**What is being asked:**
Gather all lines in the entries that include the word "function".

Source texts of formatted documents
—————

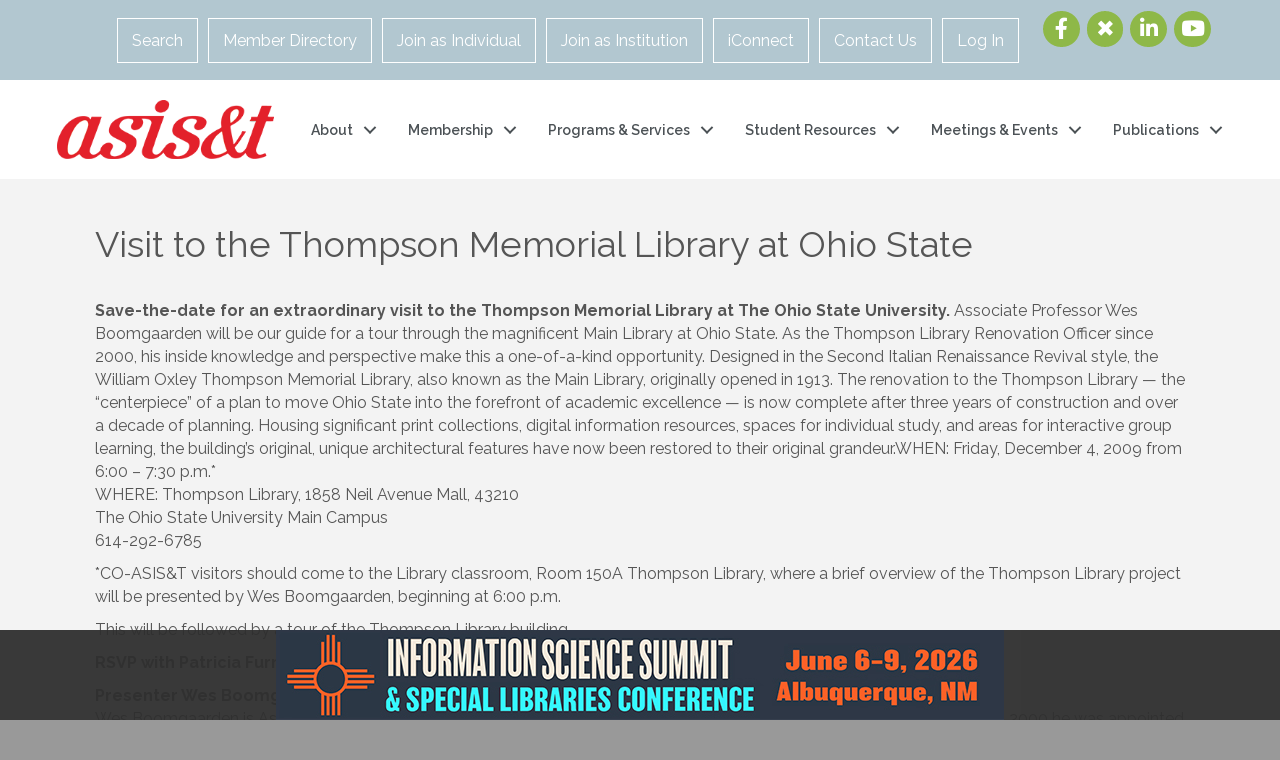

--- FILE ---
content_type: application/javascript; charset=utf-8
request_url: https://e-4466.adzerk.net/ados?t=1768250657737&request=%7B%22Placements%22%3A%5B%7B%22A%22%3A4466%2C%22S%22%3A1307637%2C%22D%22%3A%22mvLeaderboard%22%2C%22AT%22%3A4%2C%22Z%22%3A%5B335964%5D%7D%2C%7B%22A%22%3A4466%2C%22S%22%3A1307637%2C%22D%22%3A%22mvBox%22%2C%22AT%22%3A5%2C%22Z%22%3A%5B335965%5D%7D%5D%2C%22Keywords%22%3A%22undefined%22%2C%22Referrer%22%3A%22%22%2C%22IsAsync%22%3Atrue%7D
body_size: 1506
content:
var html__97932 = '\x3ca\x20href\x3d\x22https\x3a\x2f\x2fe\x2d4466\x2eadzerk\x2enet\x2fr\x3fe\[base64]\x26s\x3dNMYBED0oS6PLIh1wqkaWEAFcsAY\x22\x20rel\x3d\x22nofollow\x22\x20target\x3d\x22_blank\x22\x20title\x3d\x22\x22\x3e\x3cimg\x20src\x3d\x22https\x3a\x2f\x2fs\x2ezkcdn\x2enet\x2fAdvertisers\x2f9a99bde5ed28491fb51cb34935eda09c\x2ejpg\x22\x20title\x3d\x22\x22\x20alt\x3d\x22\x22\x20border\x3d\x220\x22\x20width\x3d\x22728\x22\x20height\x3d\x2290\x22\x3e\x3c\x2fa\x3e';
var html_command__12413 = function() { azHtmlLoad('mvLeaderboard', html__97932); };
var pixel__26760 = 'https\x3a\x2f\x2fe\x2d4466\x2eadzerk\x2enet\x2fi\x2egif\x3fe\[base64]\x26s\x3dK0x2OsYNOTRaKf95QRI5XZyj6Lo';
var pixel_command__23931 = function() { ados_writePixel('mvLeaderboard', pixel__26760); };
setTimeout(function() {
  azLoad('mvLeaderboard', html_command__12413);
  azLoad('mvLeaderboard', pixel_command__23931);
}, 100);
var html__21366 = '\x3ca\x20href\x3d\x22https\x3a\x2f\x2fe\x2d4466\x2eadzerk\x2enet\x2fr\x3fe\[base64]\x26s\x3dRMtcz32zL3u6WfGnsmpAyn\x2dIN60\x22\x20rel\x3d\x22nofollow\x22\x20target\x3d\x22_blank\x22\x20title\x3d\x22\x22\x3e\x3cimg\x20src\x3d\x22https\x3a\x2f\x2fs\x2ezkcdn\x2enet\x2fAdvertisers\x2f3995a800af014ecd8aef9a0782e115f9\x2ejpg\x22\x20title\x3d\x22\x22\x20alt\x3d\x22\x22\x20border\x3d\x220\x22\x20width\x3d\x22300\x22\x20height\x3d\x22250\x22\x3e\x3c\x2fa\x3e';
var html_command__10376 = function() { azHtmlLoad('mvBox', html__21366); };
var pixel__99069 = 'https\x3a\x2f\x2fe\x2d4466\x2eadzerk\x2enet\x2fi\x2egif\x3fe\[base64]\x26s\x3d2zuU5ok0B5CXjhvUE\x2d2R4W5h80k';
var pixel_command__50626 = function() { ados_writePixel('mvBox', pixel__99069); };
setTimeout(function() {
  azLoad('mvBox', html_command__10376);
  azLoad('mvBox', pixel_command__50626);
}, 100);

—————

**Solution to the exercise:**
var html_command__12413 = function() { azHtmlLoad('mvLeaderboard', html__97932); };
var pixel_command__23931 = function() { ados_writePixel('mvLeaderboard', pixel__26760); };
setTimeout(function() {
var html_command__10376 = function() { azHtmlLoad('mvBox', html__21366); };
var pixel_command__50626 = function() { ados_writePixel('mvBox', pixel__99069); };
setTimeout(function() {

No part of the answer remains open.